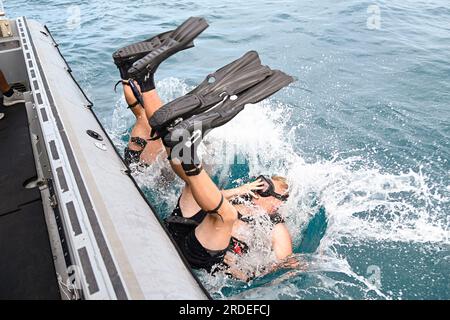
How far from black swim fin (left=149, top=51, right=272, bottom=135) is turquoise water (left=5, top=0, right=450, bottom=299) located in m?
1.31

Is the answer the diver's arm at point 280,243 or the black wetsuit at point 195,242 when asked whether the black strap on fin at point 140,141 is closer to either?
the black wetsuit at point 195,242

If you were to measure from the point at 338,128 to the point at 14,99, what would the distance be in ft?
15.6

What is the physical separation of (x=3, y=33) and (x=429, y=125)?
6.48 metres

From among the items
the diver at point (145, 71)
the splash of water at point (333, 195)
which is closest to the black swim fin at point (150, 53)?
the diver at point (145, 71)

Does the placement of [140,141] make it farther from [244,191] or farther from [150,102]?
[244,191]

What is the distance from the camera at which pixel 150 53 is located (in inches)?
144

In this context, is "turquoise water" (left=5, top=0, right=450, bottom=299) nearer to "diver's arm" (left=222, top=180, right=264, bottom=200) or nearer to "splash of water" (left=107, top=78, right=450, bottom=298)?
"splash of water" (left=107, top=78, right=450, bottom=298)

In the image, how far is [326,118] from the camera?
589cm

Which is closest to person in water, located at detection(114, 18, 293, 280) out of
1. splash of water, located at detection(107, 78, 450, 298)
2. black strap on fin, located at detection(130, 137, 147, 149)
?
splash of water, located at detection(107, 78, 450, 298)

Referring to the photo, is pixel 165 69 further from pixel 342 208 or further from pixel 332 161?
pixel 342 208

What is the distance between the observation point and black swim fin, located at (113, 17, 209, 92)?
3.58 metres

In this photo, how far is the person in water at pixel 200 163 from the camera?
8.36ft

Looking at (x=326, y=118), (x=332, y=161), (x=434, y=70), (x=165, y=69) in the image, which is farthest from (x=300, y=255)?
(x=165, y=69)
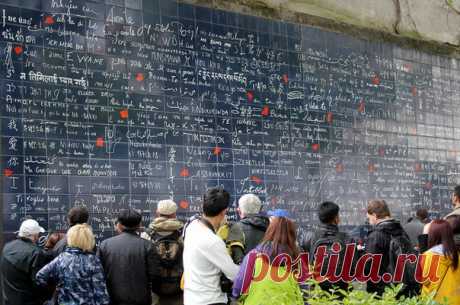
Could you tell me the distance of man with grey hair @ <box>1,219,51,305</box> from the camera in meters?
5.75

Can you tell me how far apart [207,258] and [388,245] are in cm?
212

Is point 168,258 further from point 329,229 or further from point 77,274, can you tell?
point 329,229

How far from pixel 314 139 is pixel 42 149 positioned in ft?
12.4

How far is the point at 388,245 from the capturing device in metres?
5.91

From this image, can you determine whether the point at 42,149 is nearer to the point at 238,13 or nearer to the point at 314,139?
the point at 238,13

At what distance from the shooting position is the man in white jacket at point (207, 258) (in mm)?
4387

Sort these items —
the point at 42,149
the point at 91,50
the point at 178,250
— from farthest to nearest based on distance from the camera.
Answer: the point at 91,50, the point at 42,149, the point at 178,250

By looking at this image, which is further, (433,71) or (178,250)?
(433,71)

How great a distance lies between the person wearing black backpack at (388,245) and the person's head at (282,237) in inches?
66.1

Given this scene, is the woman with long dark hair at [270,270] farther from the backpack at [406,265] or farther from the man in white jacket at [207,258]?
the backpack at [406,265]

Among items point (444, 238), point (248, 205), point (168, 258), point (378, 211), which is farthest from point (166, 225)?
point (444, 238)

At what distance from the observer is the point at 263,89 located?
28.6 feet

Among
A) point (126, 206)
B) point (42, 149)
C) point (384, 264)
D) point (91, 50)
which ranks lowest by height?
point (384, 264)

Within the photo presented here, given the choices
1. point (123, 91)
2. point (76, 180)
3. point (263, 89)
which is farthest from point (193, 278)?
point (263, 89)
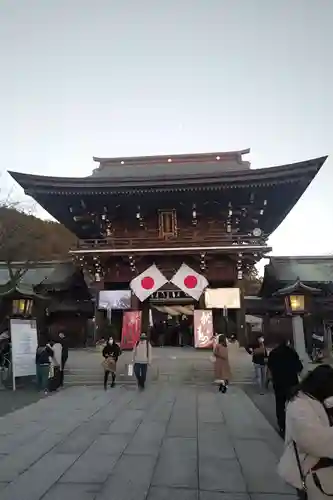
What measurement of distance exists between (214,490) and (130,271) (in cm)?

○ ○ ○ ○ ○

▶ _Challenge_
Quote all of the data above word for word, leaving out the pictures.

▶ _Solution for this task_
How far from black swim fin (left=149, top=51, right=272, bottom=135) is turquoise water (left=5, top=0, right=450, bottom=299) located in m?
1.31

Is the answer the diver's arm at point 280,243 or the black wetsuit at point 195,242 when asked whether the black strap on fin at point 140,141 is closer to either?
the black wetsuit at point 195,242

If you were to measure from the point at 338,128 to the point at 14,99, what would the distance be in ft?
15.6

What is the physical separation of (x=3, y=33) and (x=429, y=125)?
6.48 metres

From among the items
the diver at point (145, 71)
the splash of water at point (333, 195)
which is closest to the black swim fin at point (150, 53)?
the diver at point (145, 71)

Does the placement of [140,141] make it farther from [244,191] or farther from [150,102]?
[244,191]

What is the distance from the camera at which pixel 150 53 is located (in inches)?
144

In this context, is "turquoise water" (left=5, top=0, right=450, bottom=299) nearer to "diver's arm" (left=222, top=180, right=264, bottom=200) or nearer to "splash of water" (left=107, top=78, right=450, bottom=298)?
"splash of water" (left=107, top=78, right=450, bottom=298)

In the image, how far is [326,118] from the camera?
589cm

Which is closest to person in water, located at detection(114, 18, 293, 280) out of
1. splash of water, located at detection(107, 78, 450, 298)
2. black strap on fin, located at detection(130, 137, 147, 149)
?
splash of water, located at detection(107, 78, 450, 298)

Referring to the photo, is pixel 165 69 further from pixel 342 208 or further from pixel 332 161?
pixel 342 208

What is the distance between the observation point and black swim fin, located at (113, 17, 209, 92)?
3.58 metres

In this photo, how far is the person in water at pixel 200 163 from the camera?
8.36ft

Looking at (x=326, y=118), (x=332, y=161), (x=434, y=70), (x=165, y=69) in the image, which is farthest from (x=300, y=255)?
(x=165, y=69)
Could you tell me the distance of man with grey hair @ <box>1,219,51,305</box> from the camera in meters?
5.75

Can you tell me how far apart [207,258] and [388,245] are in cm?
212

Is point 168,258 further from point 329,229 or further from point 77,274, can you tell?
point 329,229

How far from pixel 314 139 is pixel 42 149 positioned in ft?
12.4

How far is the point at 388,245 from the capturing device in metres?
5.91

From this image, can you determine whether the point at 42,149 is nearer to the point at 238,13 or nearer to the point at 314,139?
the point at 238,13

At what distance from the shooting position is the man in white jacket at point (207, 258) (in mm)?
4387

Sort these items —
the point at 42,149
the point at 91,50
the point at 178,250
— from farthest to nearest based on distance from the camera.
Answer: the point at 91,50, the point at 42,149, the point at 178,250

By looking at this image, which is further, (433,71) or (178,250)?
(433,71)

How great a distance lies between the person wearing black backpack at (388,245) and the person's head at (282,237) in inches?
66.1

Given this scene, is the woman with long dark hair at [270,270] farther from the backpack at [406,265] or farther from the man in white jacket at [207,258]?
the backpack at [406,265]

Among items point (444, 238), point (248, 205), point (168, 258), point (378, 211), which is farthest from point (166, 225)?
point (444, 238)

At what distance from the observer is the point at 263,89 located?
28.6 feet

Among
A) point (126, 206)
B) point (42, 149)
C) point (384, 264)
D) point (91, 50)
which ranks lowest by height?
point (384, 264)

Within the photo presented here, given the choices
1. point (123, 91)
2. point (76, 180)
3. point (263, 89)
which is farthest from point (193, 278)?
point (263, 89)
What measurement of distance exists between (214,490) and (130,271) (in cm)?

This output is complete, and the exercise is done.